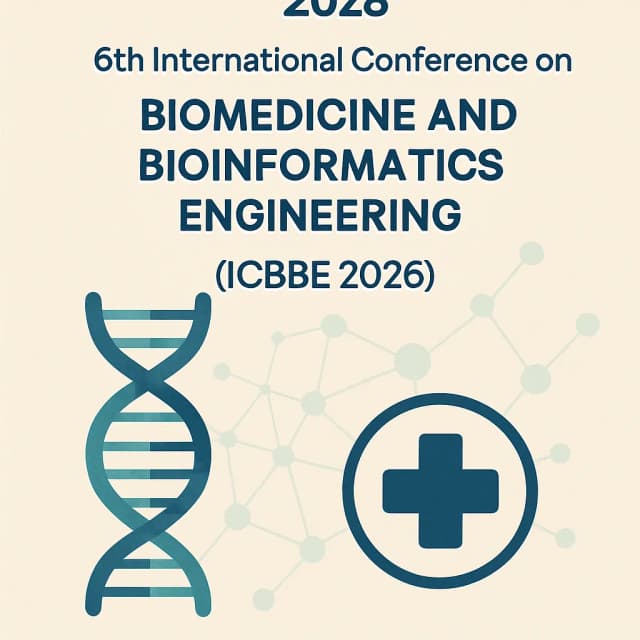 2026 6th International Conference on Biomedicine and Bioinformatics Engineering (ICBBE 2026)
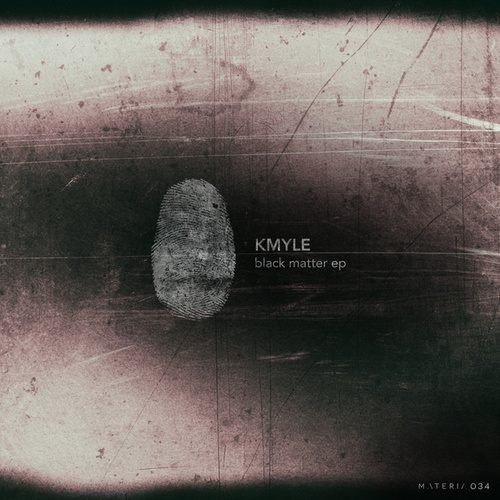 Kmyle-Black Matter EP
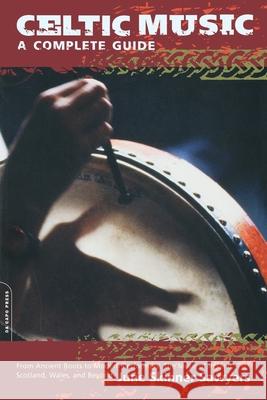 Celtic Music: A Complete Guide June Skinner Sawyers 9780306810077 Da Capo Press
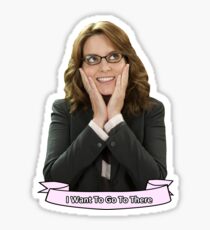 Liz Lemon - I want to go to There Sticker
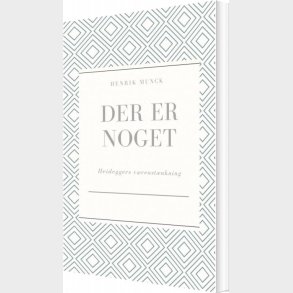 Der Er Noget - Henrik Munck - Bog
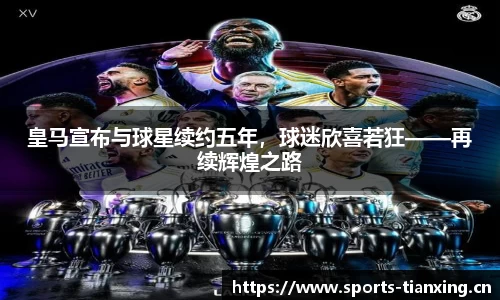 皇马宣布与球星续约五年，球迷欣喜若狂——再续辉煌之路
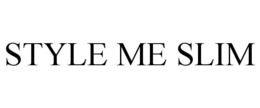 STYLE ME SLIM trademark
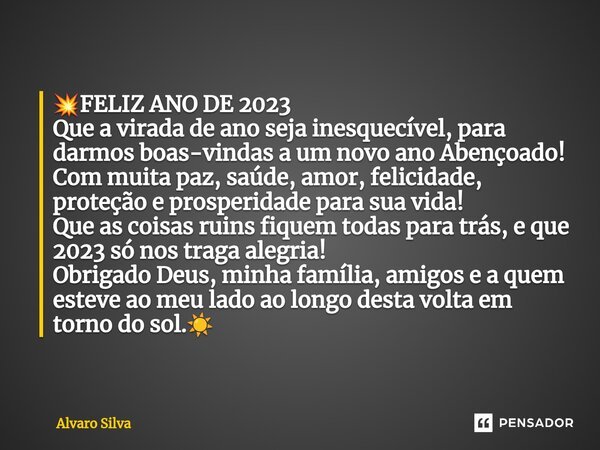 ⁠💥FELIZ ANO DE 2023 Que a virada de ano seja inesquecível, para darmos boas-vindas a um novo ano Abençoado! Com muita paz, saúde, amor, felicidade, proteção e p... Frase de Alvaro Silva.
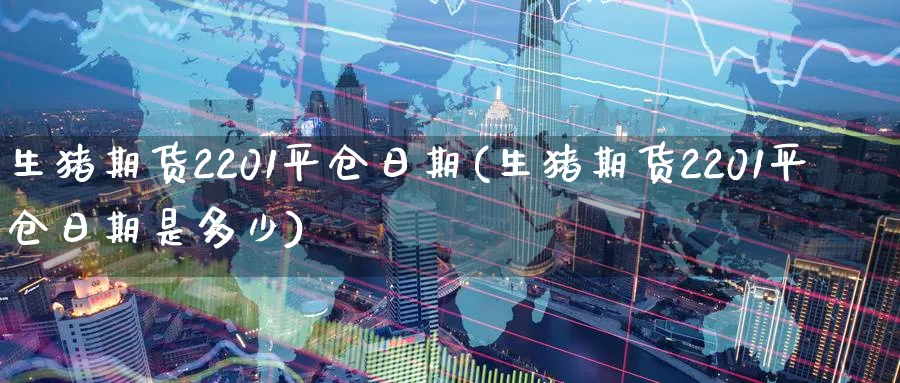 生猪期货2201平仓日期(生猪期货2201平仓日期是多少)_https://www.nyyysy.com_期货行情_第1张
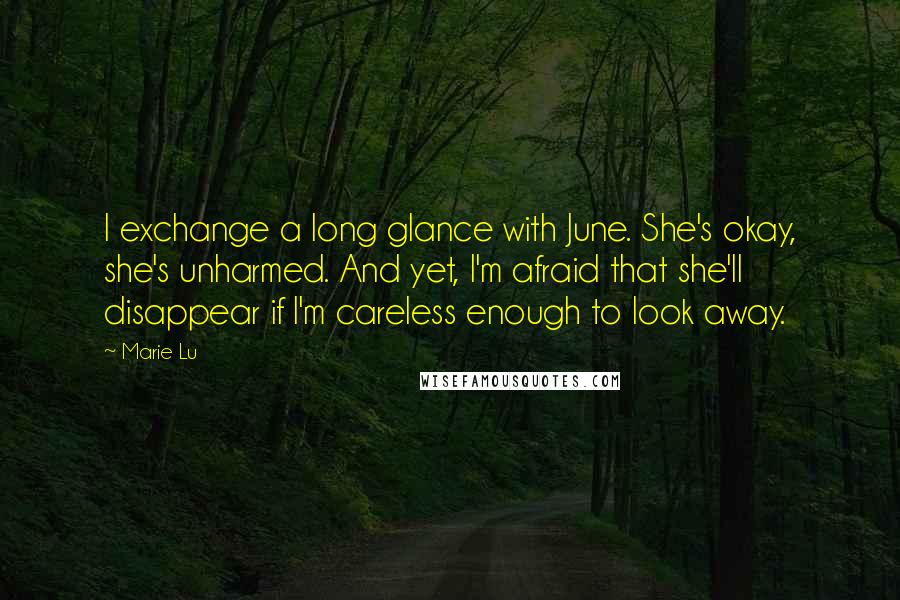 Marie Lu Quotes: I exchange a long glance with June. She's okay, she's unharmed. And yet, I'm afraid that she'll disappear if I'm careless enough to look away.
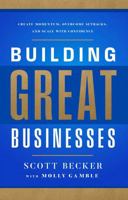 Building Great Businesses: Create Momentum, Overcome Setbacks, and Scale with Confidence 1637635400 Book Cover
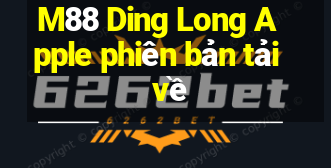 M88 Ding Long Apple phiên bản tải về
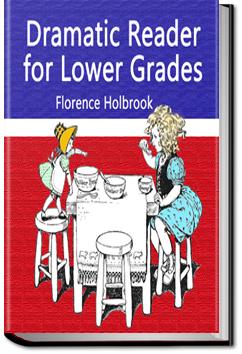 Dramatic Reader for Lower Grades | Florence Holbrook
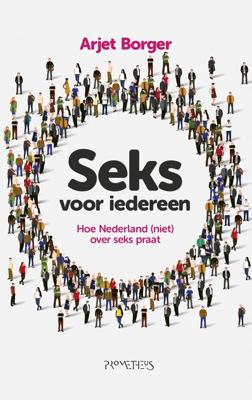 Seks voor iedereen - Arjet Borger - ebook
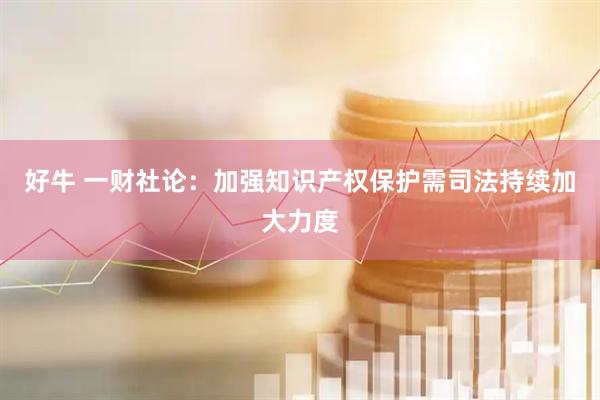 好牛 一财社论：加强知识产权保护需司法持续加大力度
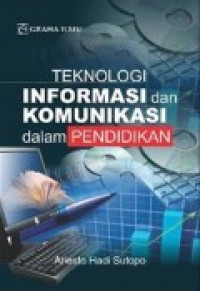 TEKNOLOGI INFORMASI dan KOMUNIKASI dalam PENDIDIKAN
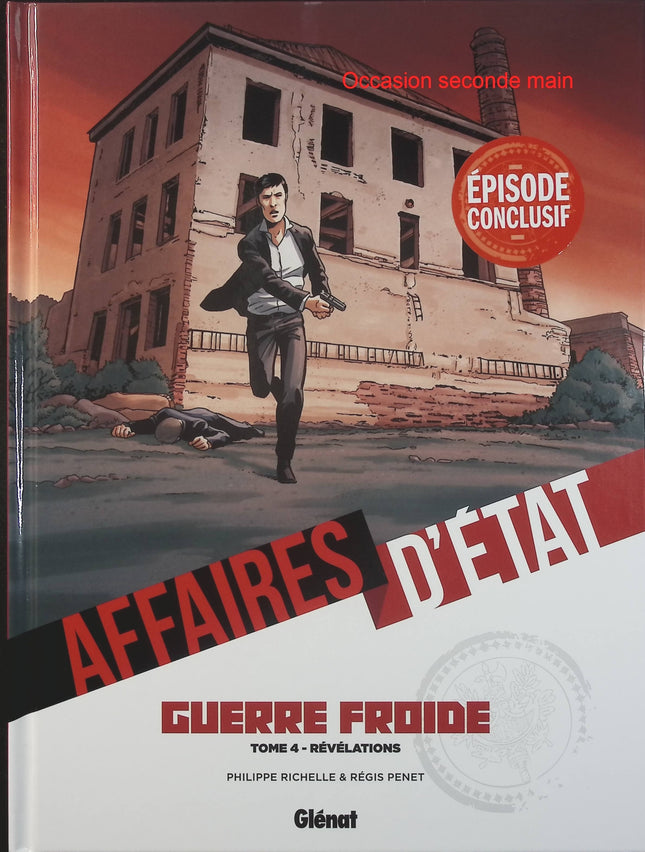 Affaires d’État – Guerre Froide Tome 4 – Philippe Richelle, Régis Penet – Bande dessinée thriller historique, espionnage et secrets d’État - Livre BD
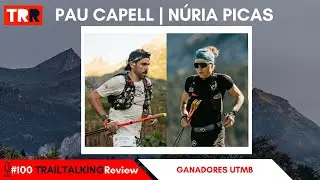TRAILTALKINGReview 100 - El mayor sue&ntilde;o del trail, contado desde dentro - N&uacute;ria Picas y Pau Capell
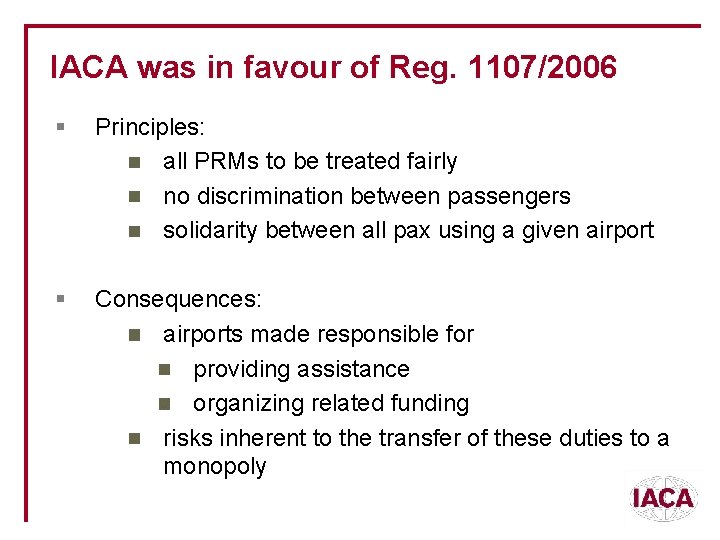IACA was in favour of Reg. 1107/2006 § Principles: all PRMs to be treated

------------------------------------------------------------

▶ **What is required**: Starting with the line that contains "STYLE ME SLIM trademark" and finishing with the line that contains "生猪期货2201平仓日期(生", reproduce every line of the material above exactly, but not the pictures.

▶ **Answer for this exercise**:
 STYLE ME SLIM trademark
 ⁠💥FELIZ ANO DE 2023 Que a virada de ano seja inesquecível, para darmos boas-vindas a um novo ano Abençoado! Com muita paz, saúde, amor, felicidade, proteção e p... Frase de Alvaro Silva.
 生猪期货2201平仓日期(生猪期货2201平仓日期是多少)_https://www.nyyysy.com_期货行情_第1张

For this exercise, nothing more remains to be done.